Devletin “çözüm” dediği budur. Bunun da Öcalan, PKK ve BDP tarafından kabul edilmediği ortadadır.
PKK’nın çözümü
PKK’nın ise -şimdilik kaydıyla- “çözüm” dediği; iki milletli fiili federasyona geçiştir. Nihai hedef bağımsız Kürt devletidir. Nihai hedefe varma aşamalarında, anayasada Kürt denmiyorsa Türk de denmesin, kimliğimiz anayasal güvenceye alınsın, özerklik tanınsın, Kürtçe eğitim dili olsun, bizim de bayrağımız çekilsin gibi taleplerin kabul edilmesidir.
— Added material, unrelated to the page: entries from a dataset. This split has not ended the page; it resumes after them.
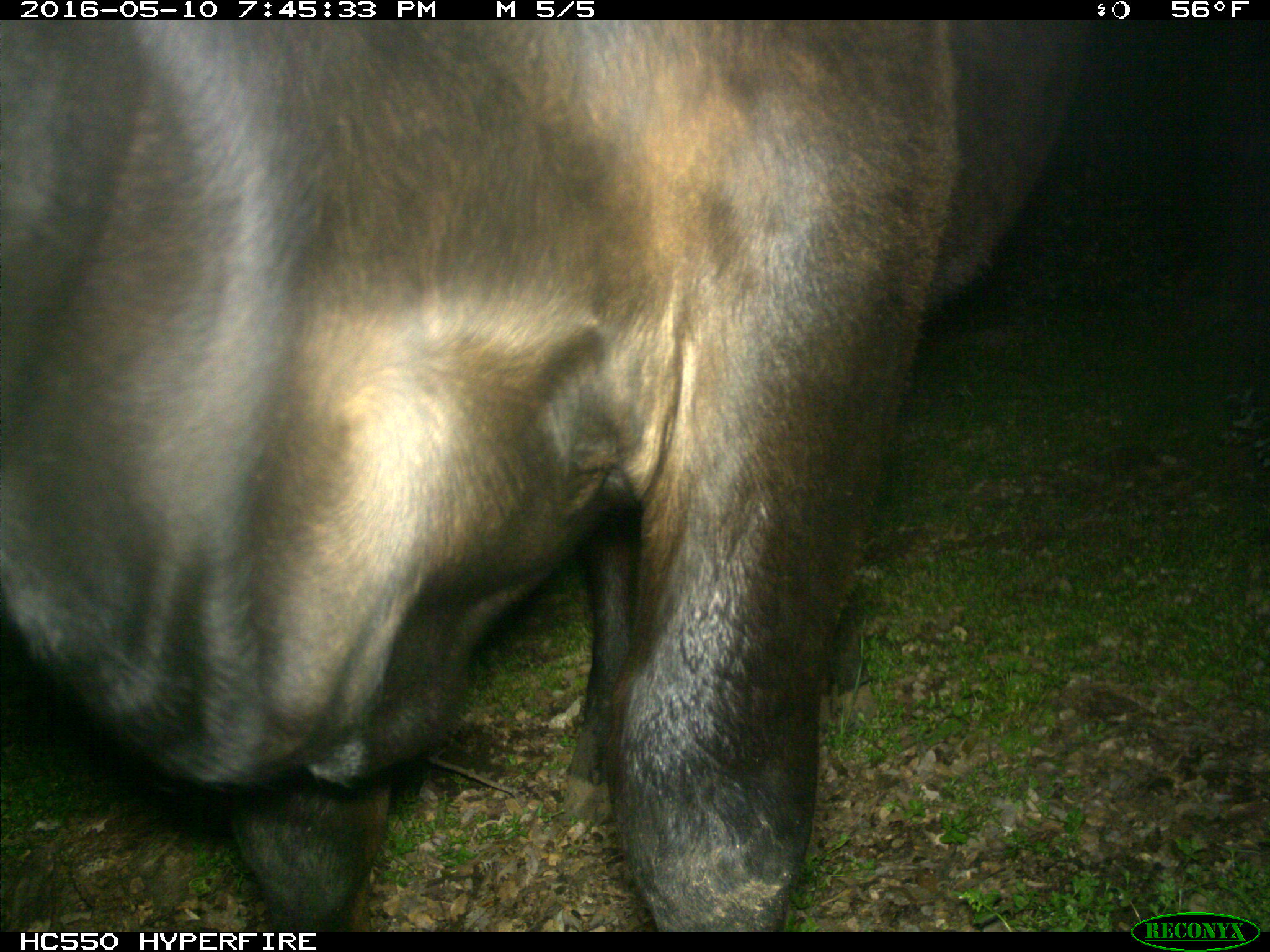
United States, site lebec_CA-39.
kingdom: Animalia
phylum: Chordata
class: Mammalia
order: Artiodactyla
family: Bovidae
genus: Bos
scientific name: Bos taurus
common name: domestic cow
Bos taurus (domestic cow).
Devletin de bu talepleri kabul etmediği sır değildir. Bu bilindiği içindir ki, PKK ve siyasi temsilcileri, Birleşmiş Milletler’den söz etmektedirler. Amaç, sorunu uluslararası niteliğe taşıyıp, uluslararası müdahale ile Türkiye’yi “evet”e zorlamaktır. Bu “evet”, PKK açısından referandumdaki “evet”ten çok farklı ve çok daha önemlidir. Bu nedenle sorun “bir ramazanlık ve bir referandumluk eylemsizlik kararı”yla çözülecek kadar yakın ve kolay değildir. Veya “bir referandumluk veya bir seçimlik” bir sorun da değildir. Bunları aşan bir sorundur.